• **PROBLEM DESCRIPTION**: Your task is to copy exactly the lines from the line containing "Melvins - A Walk With Love And Death (2017)" through the end of the listing below, with pictures left out.

• **RECORDS FOR THIS TASK**:
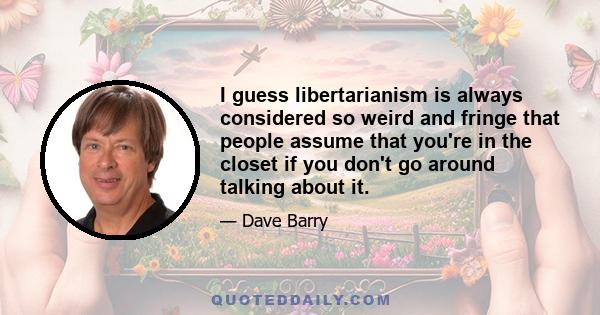 I guess libertarianism is always considered so weird and fringe that people assume that you're in the closet if you don't go around talking about it.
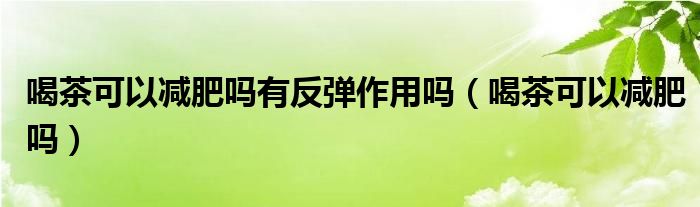 喝茶可以減肥嗎有反彈作用嗎（喝茶可以減肥嗎）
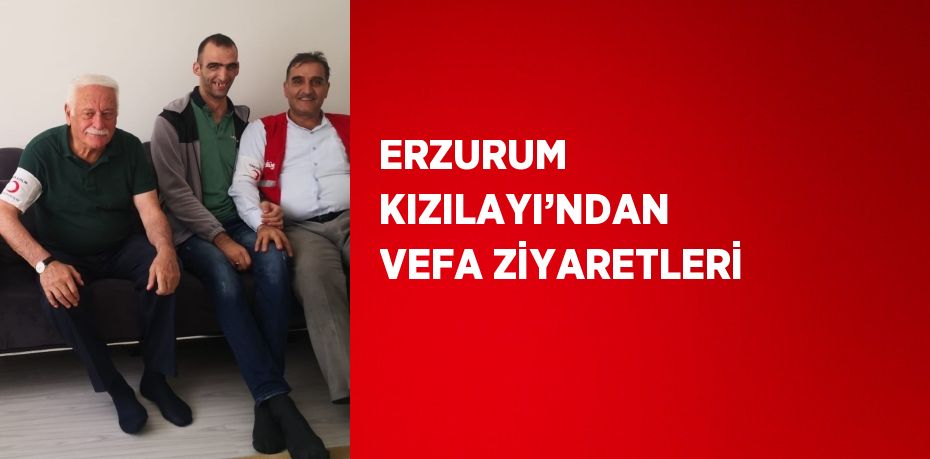 ERZURUM KIZILAYI’NDAN VEFA ZİYARETLERİ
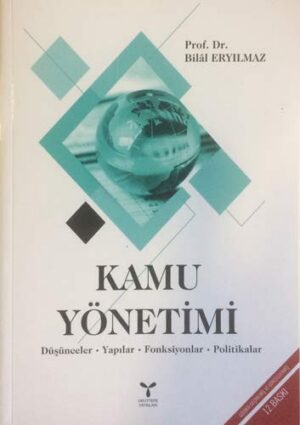 Kamu Yönetimi; Düşünceler - Yapılar - Fonksiyonlar - Politikalar
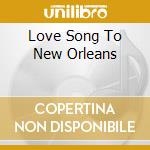 Love Song To New Orleans cd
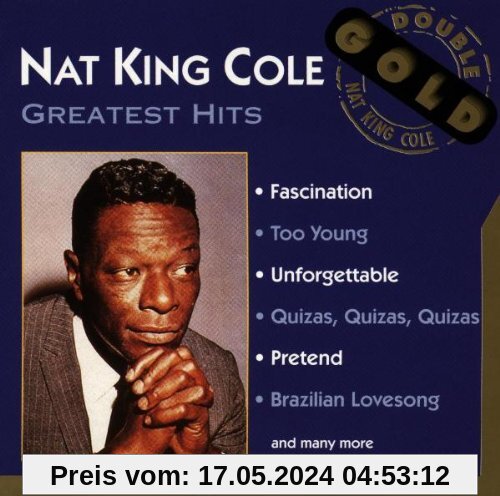 Nat King Cole-Greatest Hits von Nat King Cole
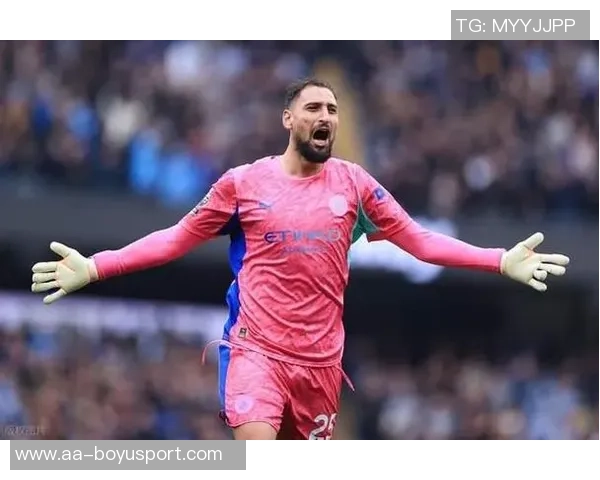 曼城门将长传比例激增至42瓜帅看中多纳鲁马扑救能力强大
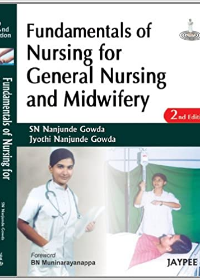 Fundamentals of Nursing for General Nursing and Midwifery 2/e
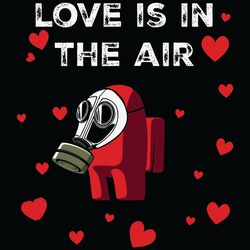 love is in the air svg, among us valentine svg, valentine svg, among us valentine svg, heart svg, impostors svg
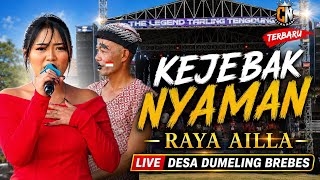 TARLING TENGDUNG | KEJEBAK NYAMAN - RAYA AILLA || CITRA NADA || DESA DUMELING BREBES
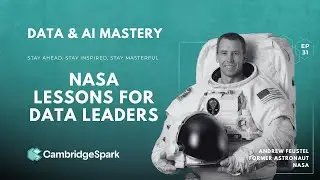 What Space Teaches Us About Trust, Data & AI | Former NASA Astronaut Andrew Feustel
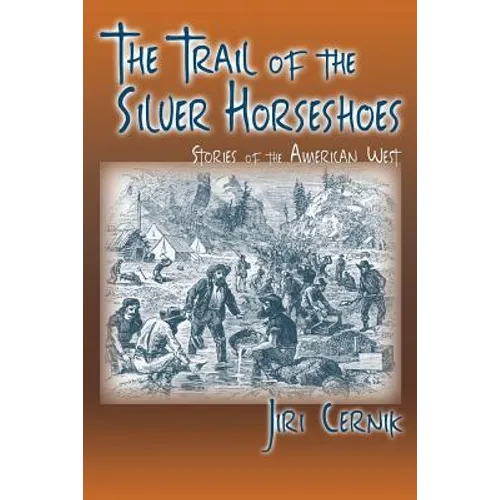 The Trail of the Silver Horseshoes: Stories of the American West - Paperback
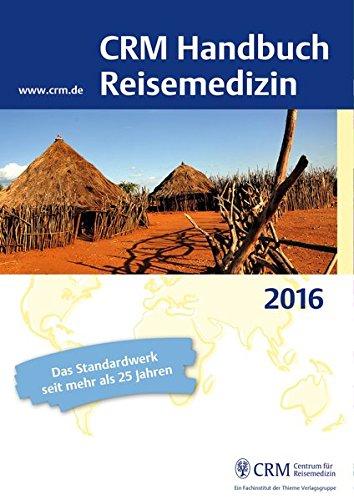 CRM Handbuch Reisemedizin: Ausgabe 2016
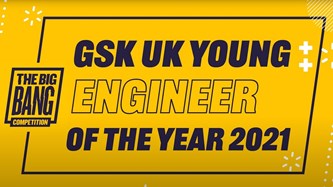 Logo reading GSK Young Engineer of the Year 2021 with Big Bang Competition logo to one side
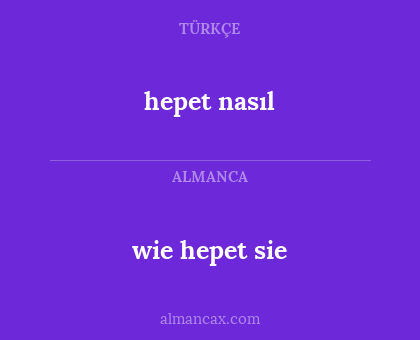 hepet nasıl - wie hepet sie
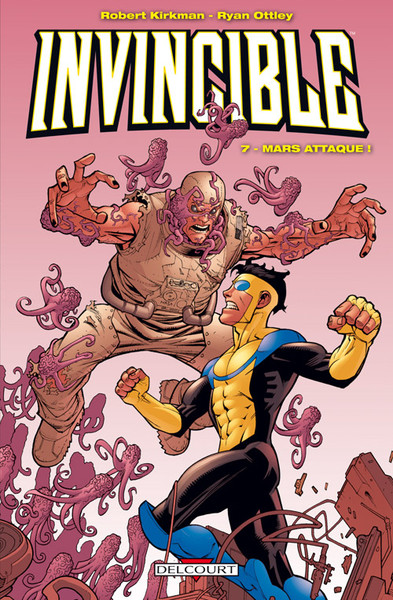 Invincible - 2012 - Tome7 - Mars attaque ! 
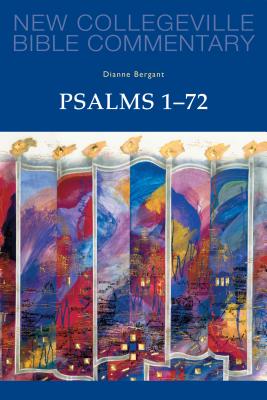 Psalms 1-72: Volume 22 - Dianne Bergant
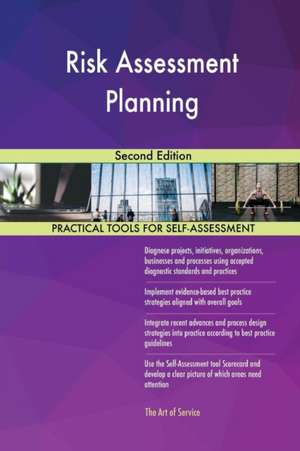 Risk Assessment Planning Second Edition de Gerardus Blokdyk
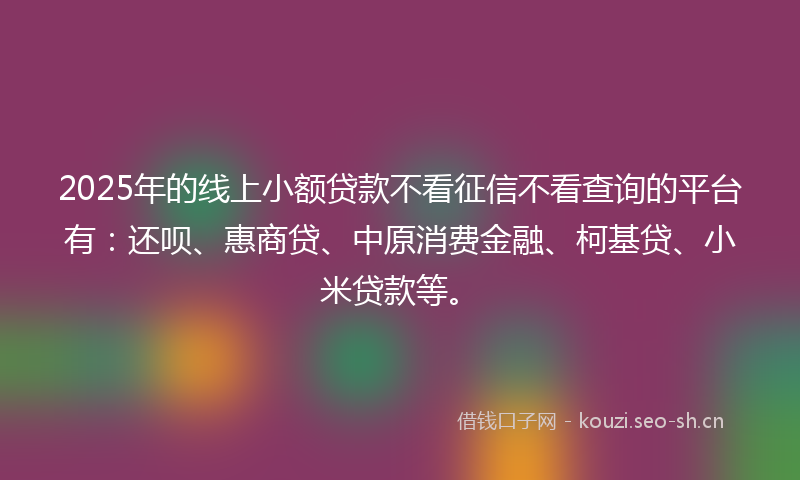 2025年的线上小额贷款不看征信不看查询的平台有：还呗、惠商贷、中原消费金融、柯基贷、小米贷款等。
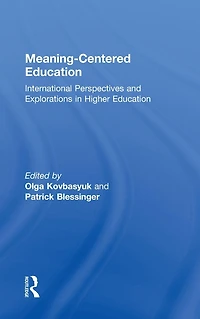 Meaning-Centered Education: International Perspectives and Explorations Higher Education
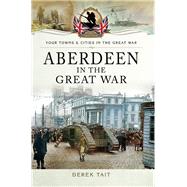Aberdeen in the Great War by Tait, Derek, 9781473828094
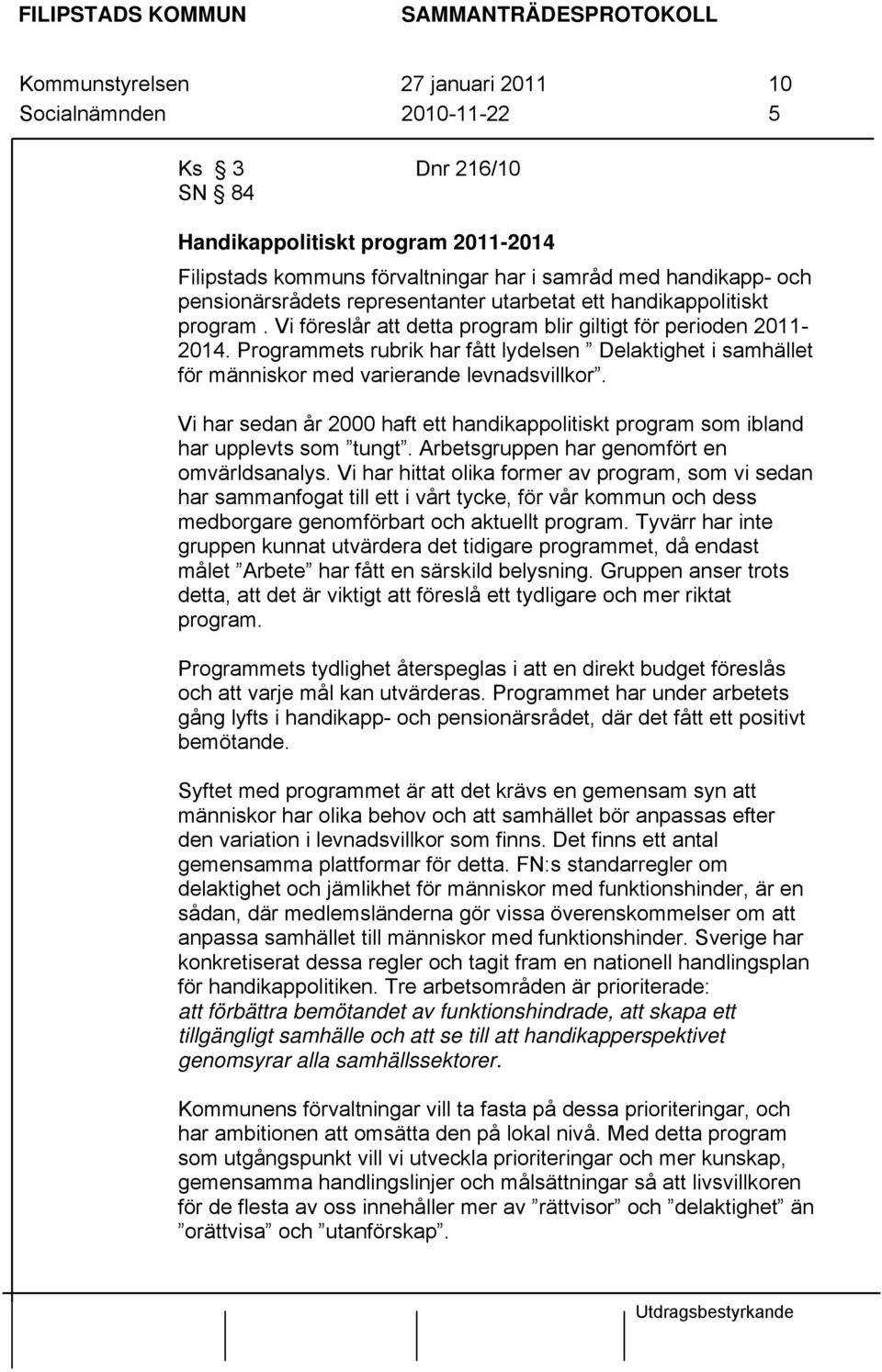 Programmets rubrik har fått lydelsen Delaktighet i samhället för människor med varierande levnadsvillkor. Vi har sedan år 2000 haft ett handikappolitiskt program som ibland har upplevts som tungt.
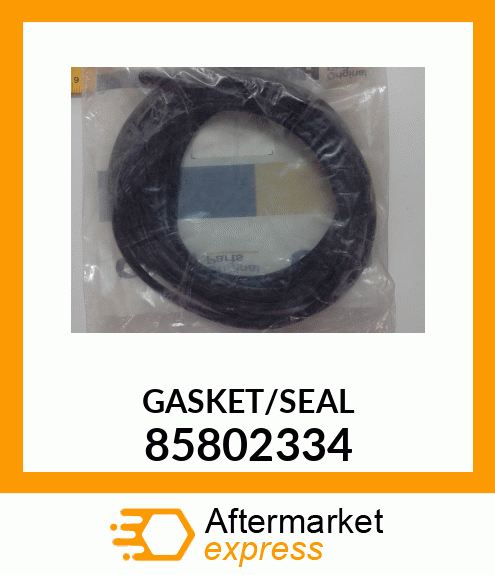GASKET/SEAL 85802334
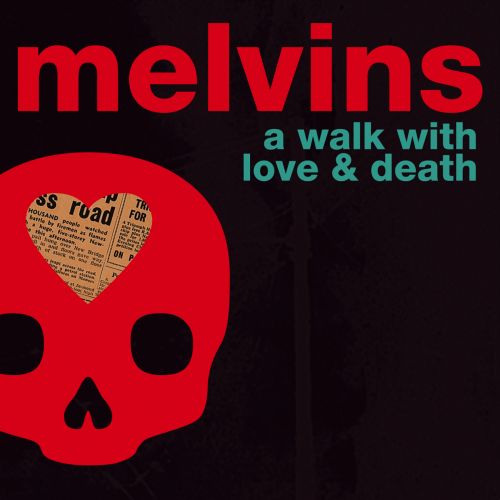 Melvins - A Walk With Love And Death (2017)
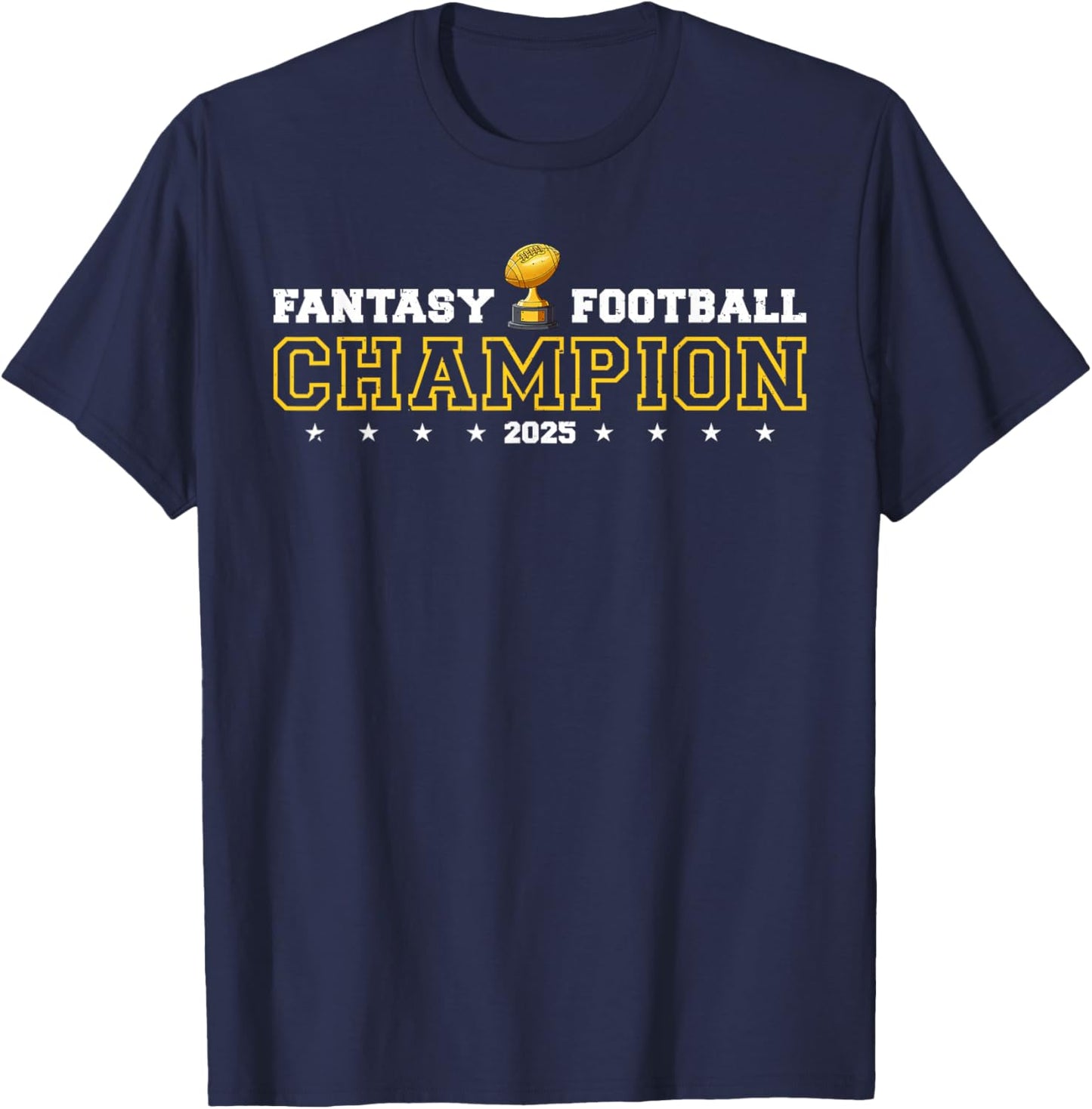 Fantasy Football Champion 2025 Shield Trophy Emblem T-Shirt - T-Shirt | Navy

• **EXERCISE RESPONSE**:
 Melvins - A Walk With Love And Death (2017)
 Fantasy Football Champion 2025 Shield Trophy Emblem T-Shirt - T-Shirt | Navy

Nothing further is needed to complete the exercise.